Lay’s-Pepsico, which makes Walker’s in the UK, has licensed Tapuchips, a subsidiary of Israel’s Strauss food company, to produce the snack in Israel. Anton Delin, administrator of the “Brits Living In Israel” Facebook group, said members of his nearly 8,000 strong group had been beseeching Strauss for months, trying to persuade the company to produce salt and vinegar and cheese and onion crisps, as a way of introducing new flavours to the Israel market.
“We heard nothing”, he said, “but suddenly, on Monday, these crisps hit the shelves — and ecstasy ensued”. The crisps, priced at “a very reasonable 80p to £1.50 a bag”, were “flying off the shelves”, according to Mr Delin, and were available all over the country.
Mr Delin, who lives in Caesarea, said the taste was “very close” to the Walker’s original. “Not only are they tasty, but they are kosher, too,” he said.
But the crisps are not the only UK product to thrill British tastebuds in Israel. “English chocolate has flooded the market”, Mr Delin said. “For the first time ever, a month ago we had Cadbury’s Creme Eggs — and we’ve had lots of other Cadbury’s chocolate, too, such as their Fruit and Nut bars”. Some of the chocolate, he said, came from Cadbury’s factory in Egypt, but a great deal more was directly from the UK — and could be arriving in Israel because Brexit meant that European markets were more difficult to penetrate.

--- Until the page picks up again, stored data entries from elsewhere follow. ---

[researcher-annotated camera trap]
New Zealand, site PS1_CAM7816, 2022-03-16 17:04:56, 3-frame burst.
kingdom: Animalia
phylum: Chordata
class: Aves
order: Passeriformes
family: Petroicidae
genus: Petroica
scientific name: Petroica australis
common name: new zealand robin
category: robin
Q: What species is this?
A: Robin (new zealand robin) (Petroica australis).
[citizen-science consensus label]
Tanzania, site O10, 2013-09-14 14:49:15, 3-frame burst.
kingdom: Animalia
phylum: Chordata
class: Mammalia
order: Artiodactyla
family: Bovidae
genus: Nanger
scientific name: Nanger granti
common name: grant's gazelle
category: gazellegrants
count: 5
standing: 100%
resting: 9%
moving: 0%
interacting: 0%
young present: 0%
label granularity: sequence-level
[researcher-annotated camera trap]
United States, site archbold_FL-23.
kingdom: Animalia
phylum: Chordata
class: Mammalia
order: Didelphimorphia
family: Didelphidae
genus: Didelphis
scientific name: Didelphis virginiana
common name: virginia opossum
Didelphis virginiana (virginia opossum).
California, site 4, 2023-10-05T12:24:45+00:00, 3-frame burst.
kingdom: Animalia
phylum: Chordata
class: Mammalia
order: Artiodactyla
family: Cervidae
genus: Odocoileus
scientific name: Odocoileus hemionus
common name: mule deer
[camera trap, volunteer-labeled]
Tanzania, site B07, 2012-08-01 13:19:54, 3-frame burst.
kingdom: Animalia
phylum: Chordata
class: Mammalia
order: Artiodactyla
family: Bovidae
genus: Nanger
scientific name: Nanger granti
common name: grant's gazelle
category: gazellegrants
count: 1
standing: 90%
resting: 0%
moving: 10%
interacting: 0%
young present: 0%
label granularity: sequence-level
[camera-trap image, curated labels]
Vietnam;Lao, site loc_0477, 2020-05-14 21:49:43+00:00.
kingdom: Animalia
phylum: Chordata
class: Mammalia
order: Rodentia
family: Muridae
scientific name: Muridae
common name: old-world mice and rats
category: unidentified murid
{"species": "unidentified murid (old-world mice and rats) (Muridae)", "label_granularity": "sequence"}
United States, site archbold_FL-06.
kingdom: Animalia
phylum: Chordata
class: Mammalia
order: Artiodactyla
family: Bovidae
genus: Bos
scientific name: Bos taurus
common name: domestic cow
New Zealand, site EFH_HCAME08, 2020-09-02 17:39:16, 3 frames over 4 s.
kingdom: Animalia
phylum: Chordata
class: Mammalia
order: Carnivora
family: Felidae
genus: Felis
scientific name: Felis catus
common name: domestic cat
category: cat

Meanwhile, as the Great Crisp Victory of 2021 continues to be celebrated on social media, Mr Delin revealed that the next target was Ribena, the blackcurrant soft drink. As one happy British immigrant noted: “Now there’s no reason not to make aliyah.” One thing is for sure: with UK crisps and chocolate available, Israeli kiddush will never be the same again.